Размер шрифта:   16


Когда папа об этом менеджере думал, ему самому хотелось колготки на голову натянуть и с опасным оружием – с вилами – в подвал дома журналистов явиться для выяснения отношений. Но он быстро себя успокоил и говорит:

– А у меня такая мысль есть прогрессивная. А давайте мы к себе на Новый год всех простоквашинских позовем.



– Да у нас тут простоквашинских только и осталось, что бабка Евсевна с дедом Сергеем с горушки, да бабка Сергевна с дедом Александром за церковью, – говорит Печкин. – да сторож Шуряйка хромой с лесопилки, который гармонист свадьбешный.

– Вот всех их и позовем.

– Все не придут. Шуряйка хромой ни за что не придет.

– Почему?

– Он стесняется. Он негром стал.

– Как так негром стал? Разве неграми становятся?



– Становятся, да еще как. К нам морилку завезли венгерскую для мебели. Он ее выпил заместо спирта на одной гулянке. На утро весь окрасился в коричневый цвет. Вот, не пей что ни попадя.

– Ну и пусть он коричневый. Все равно позовем, – говорит папа. – В нашей стране все равны, независимо от цвета кожи.



Он взял лист бумаги из своего чемоданчика и стал рисовать пригласительные билеты:


Уважаемый дед

Сергей с горушки!

Приглашаем вас с супругой (Евсевной)

на торжественный банкет – встречу Нового года.

Форма одежды нарядная.

Лучше всего приходить со своим стулом или с табуреткой.

Встреча состоится в доме дяди Фёдора.



– Почему дяди Фёдора? – спрашивает Печкин. – А моя почта на что? Там помещение побольше будет.

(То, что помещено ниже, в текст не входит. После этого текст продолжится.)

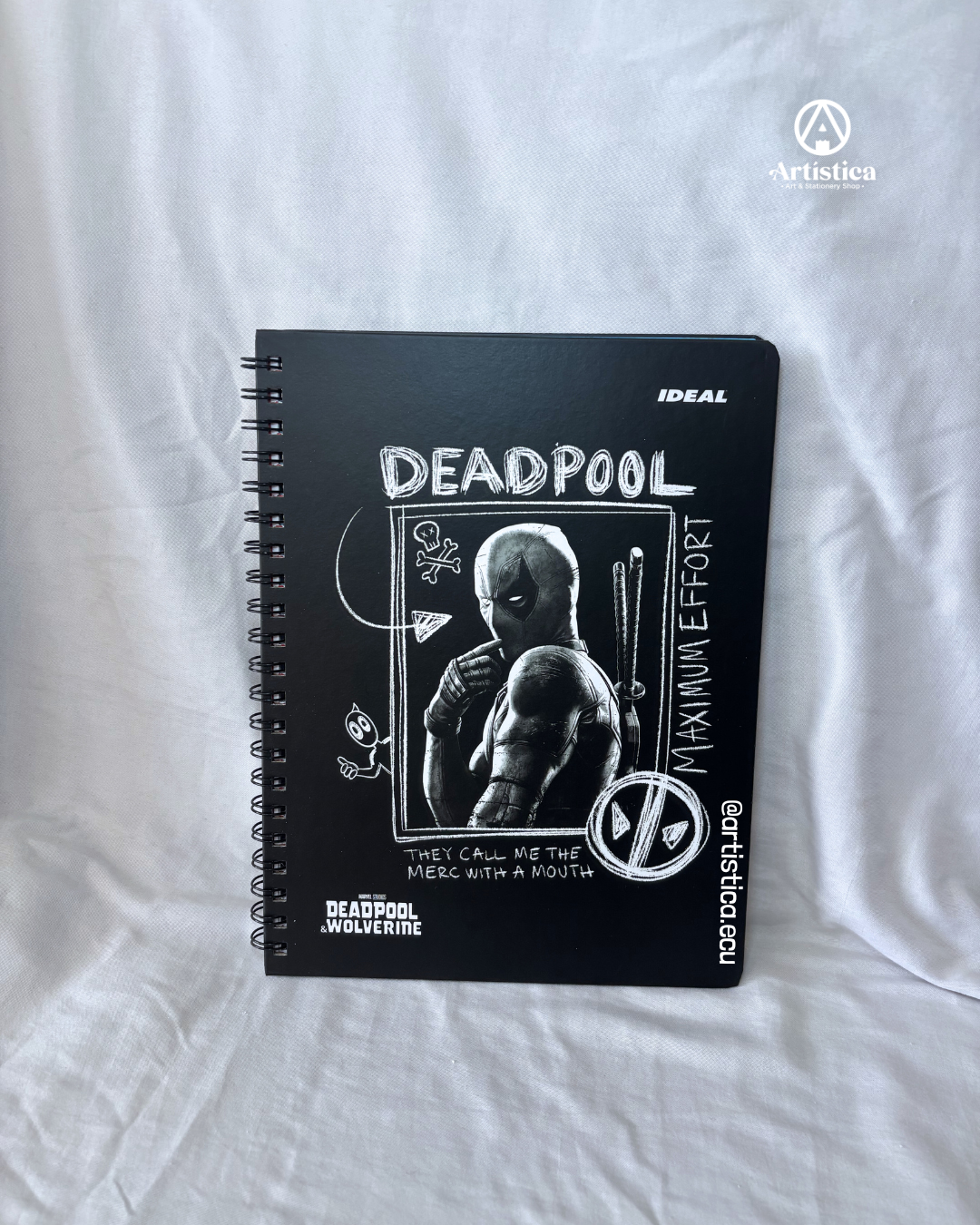 Cuaderno pasta dura cuadros Deadpool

Там можно даже танцы устраивать.

– А телевизор там есть? – спрашивает папа. – Ведь мы должны нашу маму видеть. Ее будут из подвала передавать.

– Есть там, есть телевизор! Мы всё увидим. И там большая елка прямо перед окном растет.

Папа все пригласительные билеты на почту переписал. А Печкин их быстро по адресам разнес.

Потом они все, кроме папы, взяли всё нужное и пошли на почту, чтобы почту в зал приемов переоборудовать. Папа в избе остался, ему надо было к празднику узбекский плов готовить из гречки.



Глава 7. Неприятности в подвале Дома журналистов



В подвале Дома журналистов было очень светло и много музыки. Кругом были участники художественной самодеятельности. Один участник был художественнее другого.

Это были пластичные ребята и девушки из самодеятельного цирка. Они были все в блестках и купальниках. А некоторые были только в блестках, потому что купальники у них были незаметные, под цвет загара.

Они принесли огромное количество резиновых гирь. Мама взяла одну резиновую гирю и упала, потому что гиря была настоящая.

Там еще были певцы во фраках напрокат. Один певец, например, мог в своем фраке, как в дачном туалете, вертеться. Потому что такой большой был у него фрак. Но пел он прекрасно. Он пел известную арию «Не счесть алмазов каменных в пещерах…».

рисунок

А танцоров всяких танцев – украинских, испанских, молдаванских и цыганских – было столько, что они весь Дом журналистов заполнили от подвала до чердака. И все везде все репетировали. Одних кадрилей репетировалось три: подмосковная, подпсковская и подсанкт-петербургская.



Мамина аккомпаниаторша – менеджер по колготкам тетя Валя – так волновалась, что ноты с песнями вместо пригласительного пропуска на входе милиционеру отдала. А дежурный милиционер сам так волновался, что эти ноты вместо пропуска взял.

И вот режиссер Грамматиков, ответственный за концерт, закричал:

– Внимание, до начала трансляции осталось два часа! Начинаем прогон.

Прогон – это не тогда, когда прогоняют ненужных людей, а тогда, когда идет последняя репетиция.

Операторы схватились за камеры, осветители – за фонари, прозвучали фанфары, и концерт пошел. Вернее, не концерт, а репетиция концерта.

Песни сменялись гирями, гири – кадрилями, кадрили – художественным чтением. Маме дяди Фёдора было интересно и страшно.



И вот очередь дошла до нее. Ведущий программы, такой манекеноподобный гражданин Масленков, таким специально объявлятельным голосом говорит:

– Выступает продавец отдела женской галантереи и духов певица Римма Свекольникова.

(Мама из застенчивости свою первую фамилию назвала, еще допапину.)

– Что вы будете петь? – спрашивает маму манекеноподобный Масленков.



– Я буду петь казачью песню про ракитовый куст. Это любимая песня моего мужа.